After nearly 12 years of medications and treatments, Amy’s Crohn’s became so severe and unresponsive to treatment that she had to have surgery to give her her permanent ileostomy, Stacey Stoma, in 2011. Surgery was long and complex as a benign tumour the size of a watermelon was found attached to her colon and this left her within hours of her life. Surgeons said if the operation had been hours later, the chances of her being alive to tell the tale were very slim.
Surgery left Amy with what she likes to call a “warrior scar”, measuring about 6 inches down her stomach to the side of her belly button. She loves to share her body confidence journey with stoma surgery to hopefully help others to do the same and loves to help others out with IBD, stomas and their mental health especially. Amy is super partial to a vanilla latte or a pink gin and lemonade and loves greyhounds. She is engaged and works full time in stoma supportwear as a Social Media & Marketing Specialist, as well as being a part-time health blogger & running her Instagram account to help & educate others who decide to join her on her journey. She also loves clothes, her “ostomy fashion” posts & can often be found singing in her spare time (and when working too!)
Amy’s favourite saying is “you own your stoma bag, it doesn’t own you.”
Pelican’s blogs by Amy >
Meet Natalie-Amber, a model and local BBC Radio Presenter from Swindon.

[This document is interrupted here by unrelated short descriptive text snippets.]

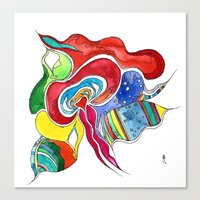 medusa Canvas Prints featuring Medusa by Gosia&Helena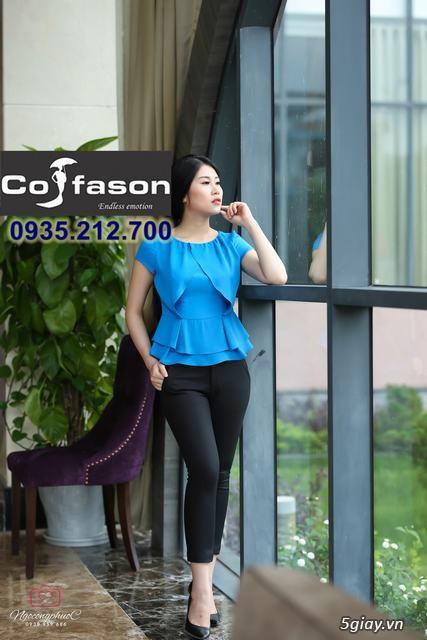 Cofason - Thời trang cao cấp - 42
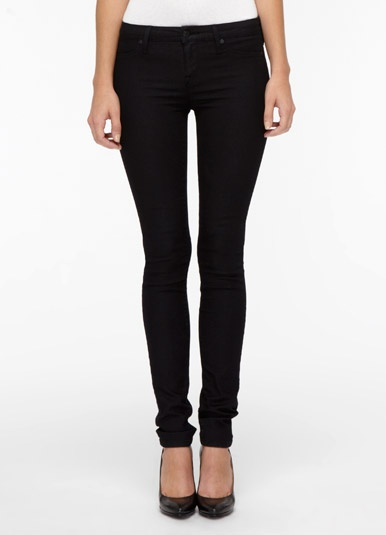 Legging Jeans  (brand Amy Stran QVC wears)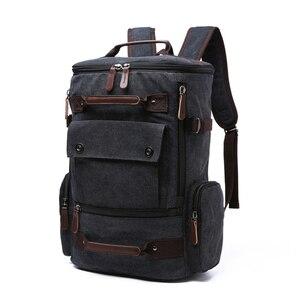 Image 4 - Sac à dos vintage en toile pour homme, grande contenance et haute qualité, idéal pour voyager, servir de cartable ou contenir un ordinateur portable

Natalie trained at Wilkes Academy School of Performing Arts before she collapsed and went temporarily blind in December 2017. Natalie-Amber was rushed to hospital where her parents were told to prepare for the worst, she had sepsis and kidney failure. Natalie had two emergency surgeries which resulted in her having 35cm of her small intestine cut out, left with a stoma bag and a diagnosis of Crohn’s Disease.
This was a great shock, because for seven years of unexplained stomach pain and sickness, Natalie-Amber had been mis-diagnosed and told by doctors she was anorexic, falsely assumed because of her profession.
Natalie-Amber had a stoma for a year when it was reversed she was left with a big scar down her stomach, a stoma scar and a drain scar, she has since dedicated her life to raising awareness for Irritable Bowel Disease (IBD) and scar positivity. This includes empowering women where she hosts body confidence shoots twice a year and a fashion show every other year to raise money for Crohn’s and Colitis UK for which she awarded the Alex Domain Awareness Award in 2018 and a finalist for the
MTM Black & Asian Awards – Young Achiever award in 2019 and is now up for the Rosa Hui Empowering Women award 2020 which has been postponed to later this year 2021 due to the pandemic.
Natalie-Amber continues to model, including being the face of the National Lottery ‘Set for Life’ campaign and for Adidas while she had a stoma bag. Her latest work has been part of a BBC documentary talking about Crohn’s Disease and her body confidence shoots shot in lockdown with Amy Dowden from Strictly Come Dancing who also has Crohn’s. To relax she likes to watch films and cuddle up with her three hairless Sphynx cats.